▸ Task goal
Restate all the lines below word for word, but omit the pictures.

Captioned web image data
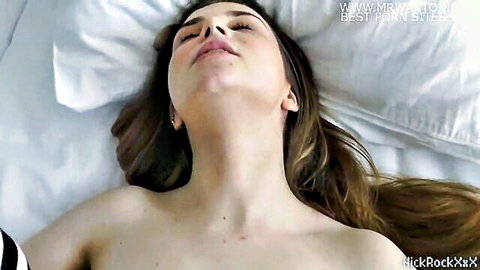 Topless skinny brunette teen babe with small tits and glasses lying ecstatic on bed
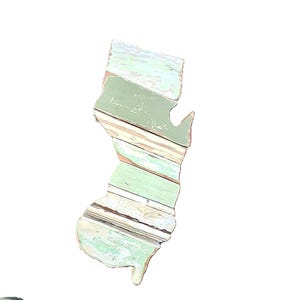 May include: Wooden wall art in the shape of New Jersey. The artwork is made of distressed wood planks in shades of green, white, and brown. The state outline is visible against a white background.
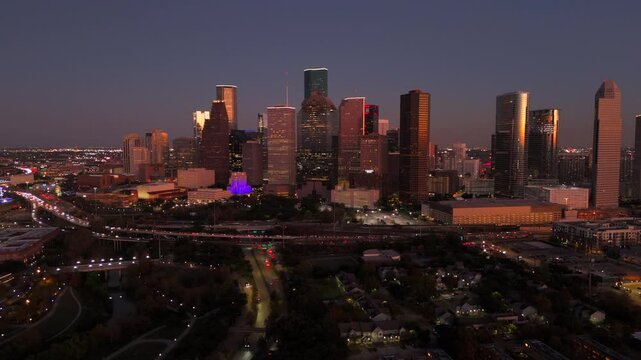 Breathtaking aerial view of Houston, Texas, highlights the stunning downtown skyline illuminated at twilight, creating a captivating atmosphere with vibrant, colorful lights and stunning purple sky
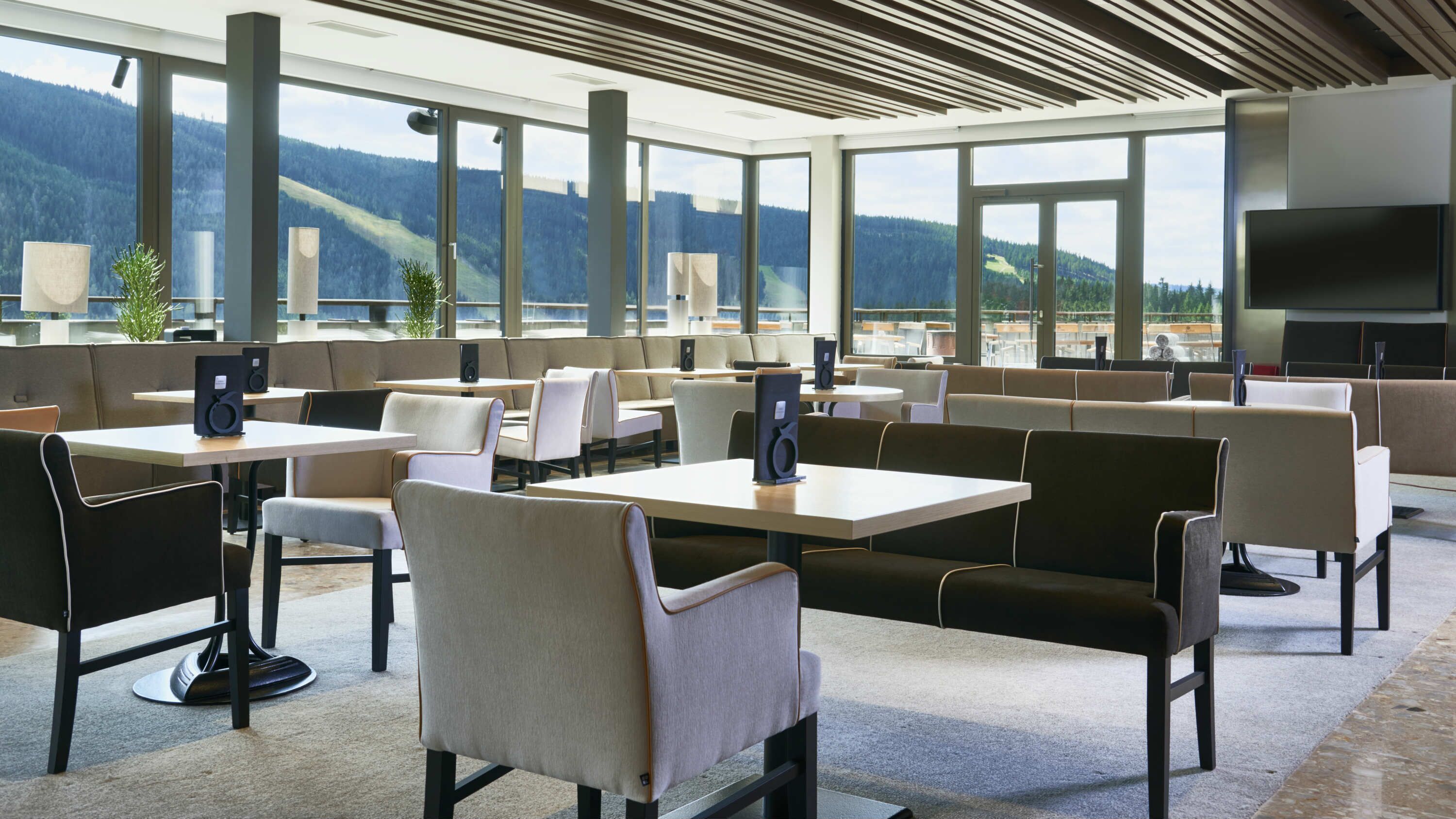 Un restaurant moderne avec de hauts plafonds et de grandes fenêtres offrant une vue sur les montagnes. Les tables et les chaises sont disposées pour accueillir les clients.
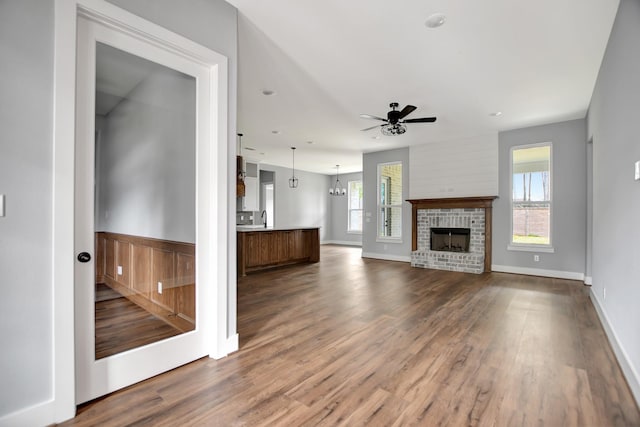 unfurnished living room featuring a brick fireplace, hardwood / wood-style flooring, sink, and ceiling fan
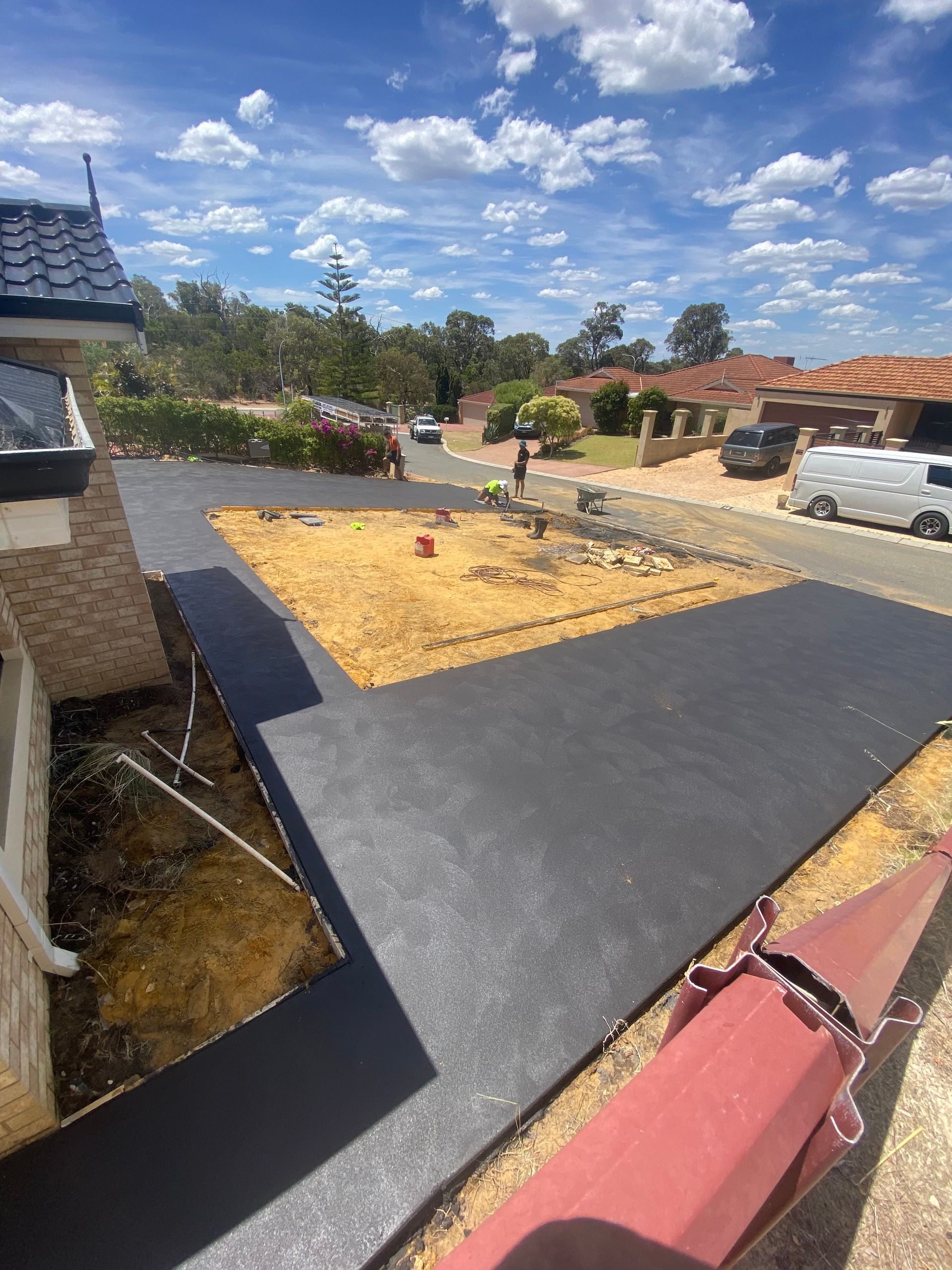 Charcoal grey colour double driveway for two storey home in Baldivis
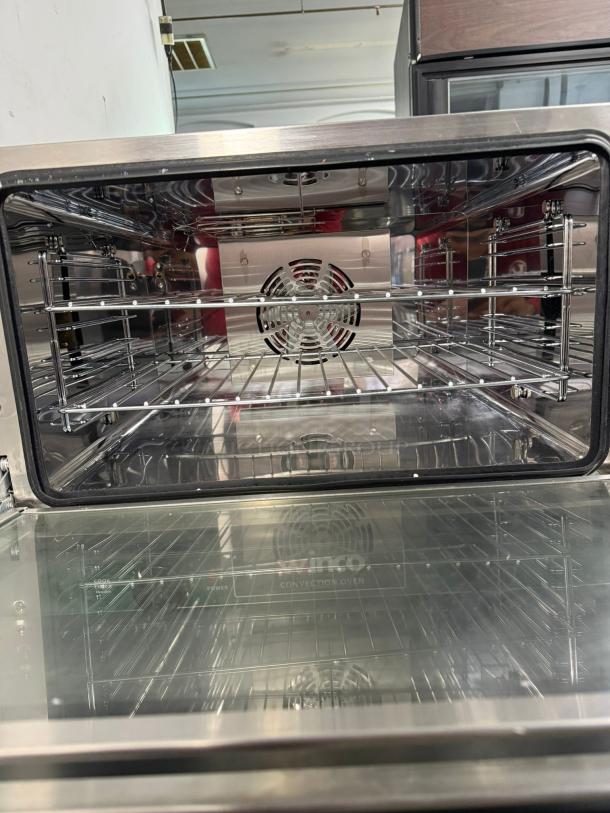 WINCO half-size countertop convection oven, stainless steel interior, visible racks, excellent condition, 120v power.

▸ Response to the task
 Topless skinny brunette teen babe with small tits and glasses lying ecstatic on bed
 May include: Wooden wall art in the shape of New Jersey. The artwork is made of distressed wood planks in shades of green, white, and brown. The state outline is visible against a white background.
 Breathtaking aerial view of Houston, Texas, highlights the stunning downtown skyline illuminated at twilight, creating a captivating atmosphere with vibrant, colorful lights and stunning purple sky
 Un restaurant moderne avec de hauts plafonds et de grandes fenêtres offrant une vue sur les montagnes. Les tables et les chaises sont disposées pour accueillir les clients.
 unfurnished living room featuring a brick fireplace, hardwood / wood-style flooring, sink, and ceiling fan
 Charcoal grey colour double driveway for two storey home in Baldivis
 WINCO half-size countertop convection oven, stainless steel interior, visible racks, excellent condition, 120v power.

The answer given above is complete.